In Einzugsgebieten wo Sie weder auf einen DSL- noch Kabelanschluss zurückgreifen können, sind Sie imstande bei ausreichendem Empfang Ihren Weg ins Internet via UMTS (englisch für „Universal Mobile Telecommunications System“) zu bestreiten. Ausgerüstet mit einem UMTS-fähigem Telefon oder entsprechender Hardware für den Computer können Sie hier aktuell eine Bandbreite von bis zu 1.800 Kbit/s erreichen, was für einen akzeptablen Seitenaufbau genügt.

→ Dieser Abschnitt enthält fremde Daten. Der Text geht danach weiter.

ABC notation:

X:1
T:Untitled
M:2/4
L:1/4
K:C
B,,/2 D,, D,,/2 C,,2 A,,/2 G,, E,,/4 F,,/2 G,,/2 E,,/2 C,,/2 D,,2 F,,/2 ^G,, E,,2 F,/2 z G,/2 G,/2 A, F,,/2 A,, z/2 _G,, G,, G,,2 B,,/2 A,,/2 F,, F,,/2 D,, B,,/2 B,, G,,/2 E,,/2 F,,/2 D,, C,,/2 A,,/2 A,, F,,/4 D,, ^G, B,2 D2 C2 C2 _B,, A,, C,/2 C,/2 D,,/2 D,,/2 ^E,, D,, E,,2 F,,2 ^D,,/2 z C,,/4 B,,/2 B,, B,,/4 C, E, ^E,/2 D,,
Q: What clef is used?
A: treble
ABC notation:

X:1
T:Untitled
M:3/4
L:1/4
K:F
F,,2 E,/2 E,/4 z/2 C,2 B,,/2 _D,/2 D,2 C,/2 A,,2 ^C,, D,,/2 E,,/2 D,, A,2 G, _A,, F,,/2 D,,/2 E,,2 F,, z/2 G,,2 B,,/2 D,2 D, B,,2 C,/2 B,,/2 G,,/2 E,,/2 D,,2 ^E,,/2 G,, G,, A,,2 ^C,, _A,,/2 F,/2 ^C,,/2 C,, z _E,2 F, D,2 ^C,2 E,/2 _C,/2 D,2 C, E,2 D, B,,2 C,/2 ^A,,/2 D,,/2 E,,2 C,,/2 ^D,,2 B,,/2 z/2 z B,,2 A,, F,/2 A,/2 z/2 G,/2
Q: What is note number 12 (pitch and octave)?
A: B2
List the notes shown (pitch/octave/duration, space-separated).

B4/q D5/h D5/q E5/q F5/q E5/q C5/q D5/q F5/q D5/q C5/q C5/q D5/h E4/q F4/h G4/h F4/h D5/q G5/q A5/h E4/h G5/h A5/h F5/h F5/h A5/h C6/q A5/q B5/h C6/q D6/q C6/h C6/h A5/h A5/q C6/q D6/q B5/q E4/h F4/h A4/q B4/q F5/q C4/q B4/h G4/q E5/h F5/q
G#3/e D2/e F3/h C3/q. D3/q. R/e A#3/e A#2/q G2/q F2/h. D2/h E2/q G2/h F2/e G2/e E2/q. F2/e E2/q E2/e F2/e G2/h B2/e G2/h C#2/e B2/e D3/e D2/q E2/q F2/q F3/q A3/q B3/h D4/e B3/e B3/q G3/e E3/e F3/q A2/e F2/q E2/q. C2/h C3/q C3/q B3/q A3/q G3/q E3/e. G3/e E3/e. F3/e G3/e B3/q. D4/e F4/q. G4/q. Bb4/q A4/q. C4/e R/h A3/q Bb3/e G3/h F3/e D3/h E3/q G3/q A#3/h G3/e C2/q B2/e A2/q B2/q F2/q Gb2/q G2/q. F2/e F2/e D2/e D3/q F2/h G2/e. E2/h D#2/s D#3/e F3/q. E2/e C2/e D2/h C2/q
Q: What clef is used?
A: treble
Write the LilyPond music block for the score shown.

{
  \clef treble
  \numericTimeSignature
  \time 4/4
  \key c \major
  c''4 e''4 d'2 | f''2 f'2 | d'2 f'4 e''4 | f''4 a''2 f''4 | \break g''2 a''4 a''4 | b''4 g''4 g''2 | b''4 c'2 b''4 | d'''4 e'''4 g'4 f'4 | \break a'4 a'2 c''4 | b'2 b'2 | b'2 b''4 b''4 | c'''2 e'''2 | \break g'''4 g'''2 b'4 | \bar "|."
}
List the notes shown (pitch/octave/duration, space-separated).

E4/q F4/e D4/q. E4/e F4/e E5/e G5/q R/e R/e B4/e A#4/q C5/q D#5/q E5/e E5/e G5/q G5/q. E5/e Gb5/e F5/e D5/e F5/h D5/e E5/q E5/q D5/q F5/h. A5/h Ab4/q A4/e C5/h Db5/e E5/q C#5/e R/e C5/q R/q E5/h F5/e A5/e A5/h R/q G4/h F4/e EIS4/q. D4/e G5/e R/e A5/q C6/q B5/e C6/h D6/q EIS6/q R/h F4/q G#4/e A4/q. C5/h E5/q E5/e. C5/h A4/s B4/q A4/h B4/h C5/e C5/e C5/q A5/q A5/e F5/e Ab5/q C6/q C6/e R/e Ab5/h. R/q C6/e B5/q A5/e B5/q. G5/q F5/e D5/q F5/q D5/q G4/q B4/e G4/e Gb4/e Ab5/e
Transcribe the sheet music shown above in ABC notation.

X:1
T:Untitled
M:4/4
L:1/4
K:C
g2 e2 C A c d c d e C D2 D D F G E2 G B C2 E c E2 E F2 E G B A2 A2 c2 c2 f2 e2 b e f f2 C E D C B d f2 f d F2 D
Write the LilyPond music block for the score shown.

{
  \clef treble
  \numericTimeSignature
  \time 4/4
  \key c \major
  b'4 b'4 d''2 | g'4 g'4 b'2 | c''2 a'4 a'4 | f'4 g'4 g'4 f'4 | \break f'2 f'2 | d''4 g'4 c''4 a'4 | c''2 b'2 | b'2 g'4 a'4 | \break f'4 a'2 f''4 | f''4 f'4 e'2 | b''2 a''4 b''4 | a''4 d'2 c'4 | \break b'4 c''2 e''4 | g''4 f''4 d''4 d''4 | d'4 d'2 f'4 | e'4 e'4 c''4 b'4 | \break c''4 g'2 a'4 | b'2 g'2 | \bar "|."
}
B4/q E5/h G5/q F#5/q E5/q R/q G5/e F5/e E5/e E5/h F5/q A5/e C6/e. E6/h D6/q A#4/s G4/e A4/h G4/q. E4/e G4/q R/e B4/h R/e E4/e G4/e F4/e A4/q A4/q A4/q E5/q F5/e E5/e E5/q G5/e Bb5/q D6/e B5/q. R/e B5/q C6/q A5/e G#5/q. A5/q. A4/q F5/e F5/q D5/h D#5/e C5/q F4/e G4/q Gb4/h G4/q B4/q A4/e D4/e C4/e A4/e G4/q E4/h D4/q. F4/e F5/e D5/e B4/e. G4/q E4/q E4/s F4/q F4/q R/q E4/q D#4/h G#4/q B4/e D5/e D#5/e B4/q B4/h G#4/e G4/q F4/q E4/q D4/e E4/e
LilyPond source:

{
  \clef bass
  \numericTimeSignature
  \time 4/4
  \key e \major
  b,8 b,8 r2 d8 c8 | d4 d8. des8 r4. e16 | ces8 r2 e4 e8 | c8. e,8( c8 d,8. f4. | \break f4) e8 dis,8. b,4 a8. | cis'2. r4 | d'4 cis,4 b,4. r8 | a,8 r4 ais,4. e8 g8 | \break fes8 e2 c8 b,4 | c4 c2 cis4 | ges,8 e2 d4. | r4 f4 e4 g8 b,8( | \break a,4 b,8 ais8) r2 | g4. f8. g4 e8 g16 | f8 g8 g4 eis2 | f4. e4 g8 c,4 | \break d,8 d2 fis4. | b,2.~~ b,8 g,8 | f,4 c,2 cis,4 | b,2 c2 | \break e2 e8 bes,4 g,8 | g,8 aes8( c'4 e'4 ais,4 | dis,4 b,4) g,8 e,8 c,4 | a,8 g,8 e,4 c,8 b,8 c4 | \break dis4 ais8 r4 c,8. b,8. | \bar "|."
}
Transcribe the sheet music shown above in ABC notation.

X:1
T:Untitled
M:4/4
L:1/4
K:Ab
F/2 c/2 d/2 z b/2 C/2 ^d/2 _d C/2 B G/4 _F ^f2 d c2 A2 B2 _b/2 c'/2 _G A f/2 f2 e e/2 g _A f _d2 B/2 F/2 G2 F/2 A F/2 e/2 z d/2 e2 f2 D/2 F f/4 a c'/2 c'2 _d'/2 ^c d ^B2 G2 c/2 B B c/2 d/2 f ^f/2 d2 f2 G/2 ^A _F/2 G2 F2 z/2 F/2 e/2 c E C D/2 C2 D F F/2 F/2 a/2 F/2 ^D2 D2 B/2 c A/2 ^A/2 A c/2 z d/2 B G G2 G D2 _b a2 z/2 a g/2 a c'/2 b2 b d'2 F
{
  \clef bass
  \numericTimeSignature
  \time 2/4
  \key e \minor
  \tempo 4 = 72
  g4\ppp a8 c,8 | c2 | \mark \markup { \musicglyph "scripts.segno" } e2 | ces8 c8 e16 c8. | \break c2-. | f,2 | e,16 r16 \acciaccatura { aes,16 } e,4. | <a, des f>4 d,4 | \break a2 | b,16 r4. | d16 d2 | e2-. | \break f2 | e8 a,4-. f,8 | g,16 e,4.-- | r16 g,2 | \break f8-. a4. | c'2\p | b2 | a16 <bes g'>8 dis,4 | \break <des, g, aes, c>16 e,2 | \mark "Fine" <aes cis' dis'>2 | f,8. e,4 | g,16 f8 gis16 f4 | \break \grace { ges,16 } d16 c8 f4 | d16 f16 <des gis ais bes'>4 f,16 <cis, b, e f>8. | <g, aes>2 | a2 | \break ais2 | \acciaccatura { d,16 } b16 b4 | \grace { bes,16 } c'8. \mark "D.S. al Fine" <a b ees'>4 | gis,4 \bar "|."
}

Da das World Wide Web stetig weiter stark wächst und sein Inhalt auf Grund neuer Technologien und Rechnerressourcen immer komplexer wird, kann davon ausgegangen werden, dass aktuelle Bandbreiten nicht mehr ausreichen werden. Um dem entgegen zu wirken, arbeiten unterschiedliche Anbieter, allen voran die Deutsche Telekom, an der Umsetzung neuer Kommunikationswege. Was in anderen europäischen Ländern bereits verbreiteter Standard ist, bleibt für Sie hierzulande vorerst noch Zukunftsmusik. Durch den Einsatz von VDSL, Lichtleiter- und Satellitentechnik sollen Ihnen jedoch in naher Zukunft Bandbreiten jenseits der 100 Mbit/s zur Verfügung gestellt werden können. Da dies jedoch den Ausbau und die Erweiterung bestehender Infrastruktur voraussetzt, werden Sie möglicherweise vorläufig nur in Ballungsgebieten davon profitieren können.

Es bleibt also abzuwarten, wann auch schwach ausgebaute Gebiete mit Highspeed-Anschlüssen versorgt werden. Fakt ist jedoch, dass sich noch einiges auf diesem Markt bewegen wird.